Yet Another PostgreSQL Replication Tool – RubyRep

One of the key features any enterprise considers when choosing a database technology for their architecture solution stack is that of replication. Oracle and MySQL both have built in replication solutions, but as of yet PostgreSQL doesn’t support a built in replication solution. There are many replication solutions available however, and different companies are using different solutions customized for their needs.

Among all of the solutions, Slony is probably the most widely tested and deployed within organizations, although it does have the following limitations:

  • Replicated tables must have a unique or primary key
  • It does not support replication of large objects
  • Schema changes are not propagated (though they can be coordinated)
  • It does not support synchronizing databases outside of replication
  • There are limitations on version compatability; you can not replicate from PostgreSQL 8.2 to PostgreSQL 8.4 for example
  • It is more difficult to set up than many other replication solutions

One new alternative to Slony is a project known as RubyRep, which is designed to avoid some of the limitations of Slony. RubyRep provides both master-slave and master-master replication, and it works for PostgreSQL as well as MySQL. It is currently developed by Arndt Lehmann, a German who has been living since 2001 in Tokyo, Japan. He also provides great support to the RubyRep mailing list, especially for adding new features or fixing bugs.

RubyRep always operates on two databases. To make it simple to understand, the databases are referred to as “left” and “right” database respectively.

RubyRep’s key features includes:

  • Simple configuration, complete setup can be done via single configuration file.
  • Simple Installation, if you have a JVM installed, then you just have to download and extract the files.
  • Platform Independent, it runs on Unix and Windows platform.
  • Table Design Independent, meaning that all commands work on tables no matter if they have a simple primary key (all data types acceptable), a combined primary key, or no primary key at all. It successfully processes multi-byte texts and “big” data types
  • It replicates tsvector datatype

In addition to the above, RubyRep actually provides three tools in one; a Compare, Sync, and Replication tools.


This tool scans corresponding tables of left and right database, looking for diverging data. Key features of the comparison tool are:

  • Different output modes, from a count of differences to full row dumps.
  • Low bandwidth mode available, reducing the number of round-trips so only actual differences go through the network.
  • A progress bar with estimated remaining amount of work.
  • Server load is targeted toward only the “right” database server.

In one test we ran, we compared two 50 million row tables in around 3 hours, without affecting production server load. This is accomplished by comparing rows in batches, and you can adjust the batch size in the configuration file.

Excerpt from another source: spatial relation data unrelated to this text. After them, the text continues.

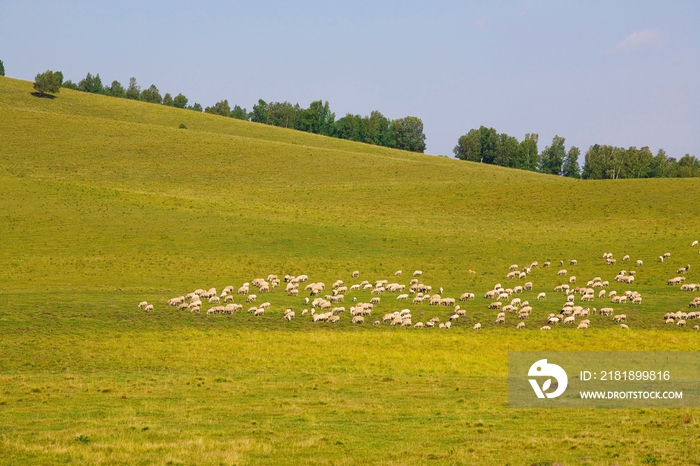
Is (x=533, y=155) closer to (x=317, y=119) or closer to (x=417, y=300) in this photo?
(x=317, y=119)

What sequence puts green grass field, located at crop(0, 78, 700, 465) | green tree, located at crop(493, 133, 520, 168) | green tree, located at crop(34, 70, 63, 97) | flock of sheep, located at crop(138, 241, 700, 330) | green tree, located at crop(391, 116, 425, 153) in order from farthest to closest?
green tree, located at crop(391, 116, 425, 153) → green tree, located at crop(493, 133, 520, 168) → green tree, located at crop(34, 70, 63, 97) → flock of sheep, located at crop(138, 241, 700, 330) → green grass field, located at crop(0, 78, 700, 465)

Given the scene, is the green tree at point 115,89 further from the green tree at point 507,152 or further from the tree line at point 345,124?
the green tree at point 507,152

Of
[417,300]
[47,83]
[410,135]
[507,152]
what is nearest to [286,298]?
[417,300]

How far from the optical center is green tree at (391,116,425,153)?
180750 mm

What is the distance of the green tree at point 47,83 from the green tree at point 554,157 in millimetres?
96045

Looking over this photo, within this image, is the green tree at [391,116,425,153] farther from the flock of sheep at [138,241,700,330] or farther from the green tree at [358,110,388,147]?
the flock of sheep at [138,241,700,330]

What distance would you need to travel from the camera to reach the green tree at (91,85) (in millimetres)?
187125

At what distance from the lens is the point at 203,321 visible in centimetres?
3956

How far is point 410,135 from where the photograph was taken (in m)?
182

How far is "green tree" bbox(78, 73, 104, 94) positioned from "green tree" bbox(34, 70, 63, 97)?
52.0m

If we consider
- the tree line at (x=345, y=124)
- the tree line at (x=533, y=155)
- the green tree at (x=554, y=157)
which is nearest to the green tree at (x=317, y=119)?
the tree line at (x=345, y=124)

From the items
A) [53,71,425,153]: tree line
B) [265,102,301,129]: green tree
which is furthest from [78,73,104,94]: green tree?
[265,102,301,129]: green tree

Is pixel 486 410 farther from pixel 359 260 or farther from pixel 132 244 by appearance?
pixel 132 244

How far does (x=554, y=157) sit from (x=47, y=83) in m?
99.2
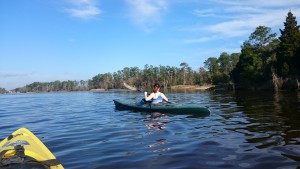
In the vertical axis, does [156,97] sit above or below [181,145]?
above

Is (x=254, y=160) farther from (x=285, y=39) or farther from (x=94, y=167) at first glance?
(x=285, y=39)

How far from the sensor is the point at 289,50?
43438 mm

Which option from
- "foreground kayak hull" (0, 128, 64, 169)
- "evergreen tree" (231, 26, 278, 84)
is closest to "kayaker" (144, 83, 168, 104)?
"foreground kayak hull" (0, 128, 64, 169)

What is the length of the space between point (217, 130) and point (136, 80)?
120 m

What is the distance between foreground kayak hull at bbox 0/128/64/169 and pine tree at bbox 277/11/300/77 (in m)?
41.4

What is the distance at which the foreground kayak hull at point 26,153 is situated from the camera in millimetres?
4941

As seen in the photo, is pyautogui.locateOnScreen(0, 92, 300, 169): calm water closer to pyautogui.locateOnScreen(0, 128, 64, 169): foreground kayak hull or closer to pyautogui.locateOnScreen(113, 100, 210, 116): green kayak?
pyautogui.locateOnScreen(0, 128, 64, 169): foreground kayak hull

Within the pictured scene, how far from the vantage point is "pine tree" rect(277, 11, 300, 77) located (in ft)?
138

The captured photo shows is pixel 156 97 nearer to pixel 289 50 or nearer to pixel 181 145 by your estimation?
pixel 181 145

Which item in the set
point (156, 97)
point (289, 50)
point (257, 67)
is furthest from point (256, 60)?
point (156, 97)

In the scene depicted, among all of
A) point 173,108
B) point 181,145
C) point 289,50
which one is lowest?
point 181,145

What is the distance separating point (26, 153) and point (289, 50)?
44.4 meters

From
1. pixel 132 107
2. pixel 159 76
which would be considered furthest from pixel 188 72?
pixel 132 107

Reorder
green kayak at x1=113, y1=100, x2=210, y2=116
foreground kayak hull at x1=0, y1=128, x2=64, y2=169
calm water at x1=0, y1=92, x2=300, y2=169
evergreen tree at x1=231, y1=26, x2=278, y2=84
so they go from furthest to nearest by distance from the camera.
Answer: evergreen tree at x1=231, y1=26, x2=278, y2=84, green kayak at x1=113, y1=100, x2=210, y2=116, calm water at x1=0, y1=92, x2=300, y2=169, foreground kayak hull at x1=0, y1=128, x2=64, y2=169
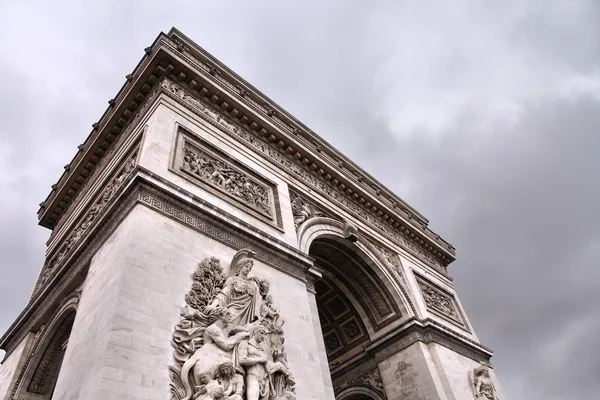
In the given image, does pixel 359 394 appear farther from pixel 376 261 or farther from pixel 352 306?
pixel 376 261

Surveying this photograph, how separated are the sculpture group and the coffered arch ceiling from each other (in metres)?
5.09

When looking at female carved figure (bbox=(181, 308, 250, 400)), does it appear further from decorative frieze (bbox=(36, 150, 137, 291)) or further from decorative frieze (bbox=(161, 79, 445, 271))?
decorative frieze (bbox=(161, 79, 445, 271))

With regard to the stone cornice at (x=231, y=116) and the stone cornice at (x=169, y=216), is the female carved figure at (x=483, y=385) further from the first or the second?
the stone cornice at (x=169, y=216)

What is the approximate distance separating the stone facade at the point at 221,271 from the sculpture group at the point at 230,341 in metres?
0.03

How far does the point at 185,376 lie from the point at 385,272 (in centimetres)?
844

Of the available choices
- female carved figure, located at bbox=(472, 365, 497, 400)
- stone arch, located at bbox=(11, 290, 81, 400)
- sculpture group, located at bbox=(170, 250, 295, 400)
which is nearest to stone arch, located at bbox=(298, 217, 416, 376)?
female carved figure, located at bbox=(472, 365, 497, 400)

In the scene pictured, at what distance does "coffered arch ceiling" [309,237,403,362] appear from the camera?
13.1 metres

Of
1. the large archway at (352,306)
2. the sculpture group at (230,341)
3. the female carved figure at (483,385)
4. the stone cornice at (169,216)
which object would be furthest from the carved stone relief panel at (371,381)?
the sculpture group at (230,341)

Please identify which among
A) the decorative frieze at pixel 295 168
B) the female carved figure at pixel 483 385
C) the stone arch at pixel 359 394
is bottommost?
the female carved figure at pixel 483 385

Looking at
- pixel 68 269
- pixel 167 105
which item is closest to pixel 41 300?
pixel 68 269

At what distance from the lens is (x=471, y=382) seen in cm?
1233

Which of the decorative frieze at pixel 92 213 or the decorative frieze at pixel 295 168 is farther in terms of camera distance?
the decorative frieze at pixel 295 168

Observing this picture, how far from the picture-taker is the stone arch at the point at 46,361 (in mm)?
9031

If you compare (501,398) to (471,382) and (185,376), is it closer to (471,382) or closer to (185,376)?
(471,382)
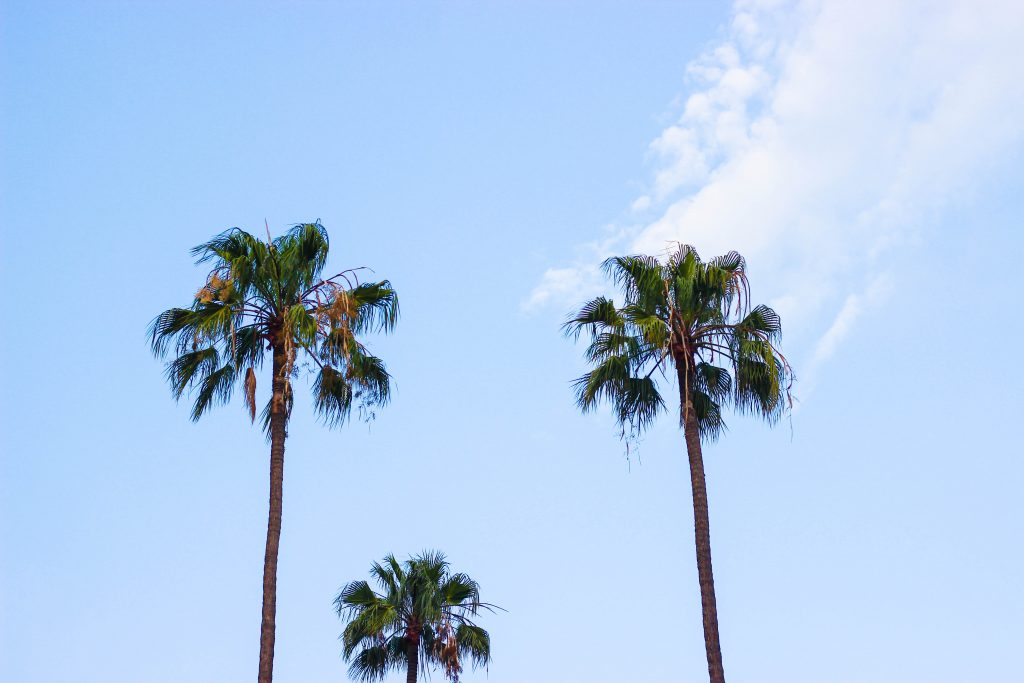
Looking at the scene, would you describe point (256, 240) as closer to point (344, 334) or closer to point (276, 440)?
point (344, 334)

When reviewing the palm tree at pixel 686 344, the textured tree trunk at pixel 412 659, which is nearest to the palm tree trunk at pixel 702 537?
the palm tree at pixel 686 344

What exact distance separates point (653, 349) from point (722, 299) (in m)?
1.94

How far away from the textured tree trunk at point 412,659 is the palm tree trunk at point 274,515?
13.6m

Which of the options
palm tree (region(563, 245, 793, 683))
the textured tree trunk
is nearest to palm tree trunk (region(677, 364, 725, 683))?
palm tree (region(563, 245, 793, 683))

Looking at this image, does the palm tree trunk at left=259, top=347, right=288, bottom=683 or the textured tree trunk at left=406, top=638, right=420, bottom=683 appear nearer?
the palm tree trunk at left=259, top=347, right=288, bottom=683

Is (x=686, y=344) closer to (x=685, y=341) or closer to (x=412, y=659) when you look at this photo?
(x=685, y=341)

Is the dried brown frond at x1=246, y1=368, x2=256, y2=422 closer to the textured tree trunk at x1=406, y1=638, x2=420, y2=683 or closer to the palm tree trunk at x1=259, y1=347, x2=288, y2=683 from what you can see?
the palm tree trunk at x1=259, y1=347, x2=288, y2=683

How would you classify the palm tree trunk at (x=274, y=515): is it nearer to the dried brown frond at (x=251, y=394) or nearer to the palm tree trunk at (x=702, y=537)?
the dried brown frond at (x=251, y=394)

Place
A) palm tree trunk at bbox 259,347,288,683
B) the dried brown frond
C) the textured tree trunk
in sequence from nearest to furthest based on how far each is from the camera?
palm tree trunk at bbox 259,347,288,683 → the dried brown frond → the textured tree trunk

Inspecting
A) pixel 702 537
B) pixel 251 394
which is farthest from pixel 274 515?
pixel 702 537

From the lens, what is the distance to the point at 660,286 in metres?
28.6

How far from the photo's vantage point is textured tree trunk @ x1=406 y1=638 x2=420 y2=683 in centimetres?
3784

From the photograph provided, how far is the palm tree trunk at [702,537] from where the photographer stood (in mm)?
24734

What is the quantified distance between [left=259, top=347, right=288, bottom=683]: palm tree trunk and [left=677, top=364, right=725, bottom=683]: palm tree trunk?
8546mm
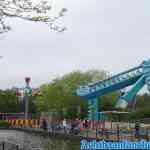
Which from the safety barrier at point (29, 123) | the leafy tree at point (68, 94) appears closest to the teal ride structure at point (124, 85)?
the safety barrier at point (29, 123)

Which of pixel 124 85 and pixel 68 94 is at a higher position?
pixel 68 94

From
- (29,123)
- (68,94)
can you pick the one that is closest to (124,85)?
(29,123)

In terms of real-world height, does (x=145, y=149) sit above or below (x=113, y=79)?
below

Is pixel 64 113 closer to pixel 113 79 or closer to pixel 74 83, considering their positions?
pixel 74 83

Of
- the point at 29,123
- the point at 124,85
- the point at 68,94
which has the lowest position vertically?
the point at 29,123

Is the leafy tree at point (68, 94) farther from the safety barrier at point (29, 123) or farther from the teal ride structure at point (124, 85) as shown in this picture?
the teal ride structure at point (124, 85)

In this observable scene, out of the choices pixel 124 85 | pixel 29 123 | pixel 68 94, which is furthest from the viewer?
pixel 68 94

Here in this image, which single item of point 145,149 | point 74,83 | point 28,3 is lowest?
point 145,149

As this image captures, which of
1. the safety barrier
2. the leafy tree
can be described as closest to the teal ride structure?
the safety barrier

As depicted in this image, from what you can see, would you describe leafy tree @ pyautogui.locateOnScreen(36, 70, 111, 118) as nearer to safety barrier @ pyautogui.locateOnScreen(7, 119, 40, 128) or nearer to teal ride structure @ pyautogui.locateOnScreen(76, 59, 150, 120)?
safety barrier @ pyautogui.locateOnScreen(7, 119, 40, 128)

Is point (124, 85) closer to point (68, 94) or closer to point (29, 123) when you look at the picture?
point (29, 123)

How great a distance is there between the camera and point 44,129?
45750 mm

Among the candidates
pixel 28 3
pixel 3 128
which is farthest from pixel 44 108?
pixel 28 3

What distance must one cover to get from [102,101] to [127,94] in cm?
3086
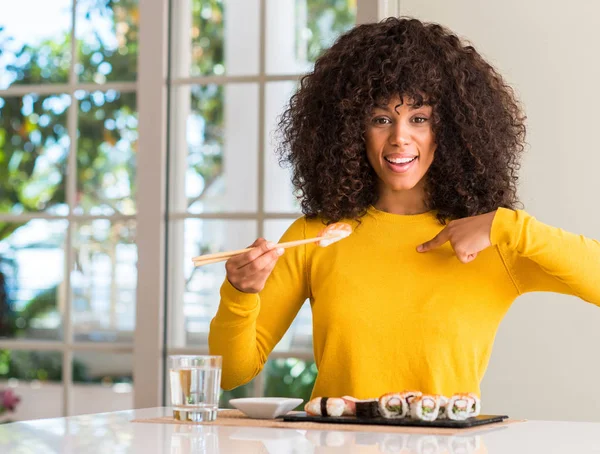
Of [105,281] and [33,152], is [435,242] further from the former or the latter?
[105,281]

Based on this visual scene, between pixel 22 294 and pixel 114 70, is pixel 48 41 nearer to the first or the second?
pixel 114 70

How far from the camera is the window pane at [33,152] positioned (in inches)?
253

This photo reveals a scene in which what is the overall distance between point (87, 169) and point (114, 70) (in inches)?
32.5

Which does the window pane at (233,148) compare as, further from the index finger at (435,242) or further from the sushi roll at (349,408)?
the sushi roll at (349,408)

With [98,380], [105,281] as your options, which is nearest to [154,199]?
[105,281]

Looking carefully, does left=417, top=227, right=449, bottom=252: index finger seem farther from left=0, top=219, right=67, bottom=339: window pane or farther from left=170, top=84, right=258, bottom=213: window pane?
left=0, top=219, right=67, bottom=339: window pane

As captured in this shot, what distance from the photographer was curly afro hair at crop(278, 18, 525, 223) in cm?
212

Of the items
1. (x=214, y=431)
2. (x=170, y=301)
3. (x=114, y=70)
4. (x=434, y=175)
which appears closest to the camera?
(x=214, y=431)

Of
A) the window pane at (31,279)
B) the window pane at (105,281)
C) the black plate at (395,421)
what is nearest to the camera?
the black plate at (395,421)

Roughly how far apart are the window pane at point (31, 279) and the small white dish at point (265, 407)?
4.87m

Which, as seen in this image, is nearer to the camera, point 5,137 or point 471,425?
point 471,425

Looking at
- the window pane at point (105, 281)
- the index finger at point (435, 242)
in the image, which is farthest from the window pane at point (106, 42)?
the index finger at point (435, 242)

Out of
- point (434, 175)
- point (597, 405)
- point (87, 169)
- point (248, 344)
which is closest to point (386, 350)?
point (248, 344)

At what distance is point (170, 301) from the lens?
3285 millimetres
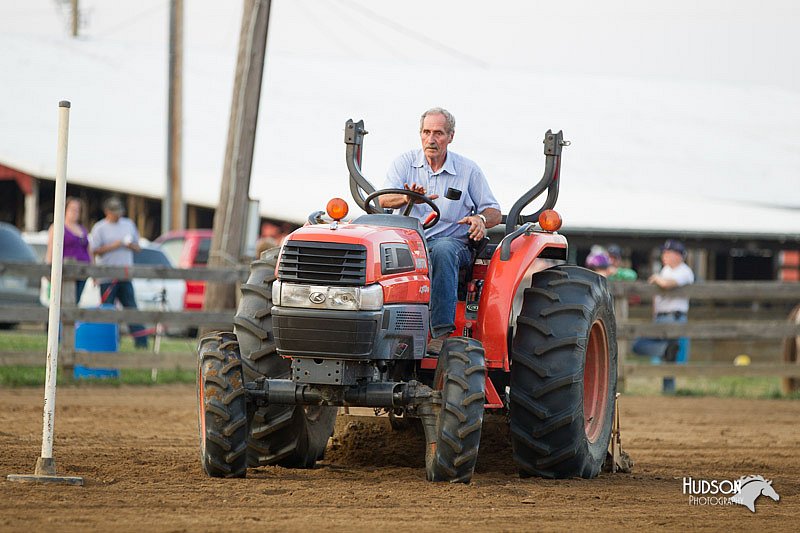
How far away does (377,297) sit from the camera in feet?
21.4

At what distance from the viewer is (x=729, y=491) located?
709 cm

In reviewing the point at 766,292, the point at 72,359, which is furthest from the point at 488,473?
the point at 766,292

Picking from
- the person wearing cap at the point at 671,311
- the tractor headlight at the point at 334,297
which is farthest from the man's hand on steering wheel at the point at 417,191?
the person wearing cap at the point at 671,311

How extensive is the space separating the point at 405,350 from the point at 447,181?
1.22 meters

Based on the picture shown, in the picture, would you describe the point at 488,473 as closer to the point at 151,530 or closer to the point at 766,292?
the point at 151,530

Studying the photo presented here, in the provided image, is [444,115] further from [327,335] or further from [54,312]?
[54,312]

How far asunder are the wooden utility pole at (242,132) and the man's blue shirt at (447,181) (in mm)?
7268

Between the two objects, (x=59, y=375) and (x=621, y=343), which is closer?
(x=59, y=375)

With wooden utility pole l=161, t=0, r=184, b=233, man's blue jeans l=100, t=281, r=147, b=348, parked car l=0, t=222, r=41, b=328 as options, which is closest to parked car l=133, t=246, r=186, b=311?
parked car l=0, t=222, r=41, b=328

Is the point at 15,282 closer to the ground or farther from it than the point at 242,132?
closer to the ground

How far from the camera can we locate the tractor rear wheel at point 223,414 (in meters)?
6.59

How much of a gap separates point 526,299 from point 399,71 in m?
26.3

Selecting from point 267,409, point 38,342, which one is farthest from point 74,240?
point 267,409

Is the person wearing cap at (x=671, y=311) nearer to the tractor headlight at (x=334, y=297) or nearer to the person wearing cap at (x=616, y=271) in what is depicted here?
the person wearing cap at (x=616, y=271)
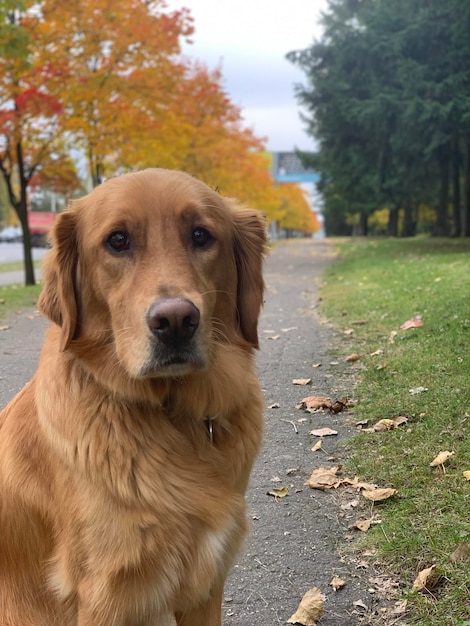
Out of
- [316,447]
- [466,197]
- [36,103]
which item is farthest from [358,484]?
[466,197]

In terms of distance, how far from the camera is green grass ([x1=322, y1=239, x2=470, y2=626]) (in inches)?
106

The sync tool is used to synchronize data in corresponding tables of a left and right pair of databases. Key features of the sync tool are:

  • All features of the Compare tool also apply to syncs
  • Automatically orders table syncs to avoid foreign key conflicts.
  • You can configure the Sync policy to ignore deletes in left database, or to ignore creating records in right database, and other such combinations
  • Provides two prebuilt conflict resolution methods, either left db wins or right db wins
  • Custom conflict resolution methods specifiable via ruby code snippets
  • Merge decisions can optionally be logged in the rubyrep event log table.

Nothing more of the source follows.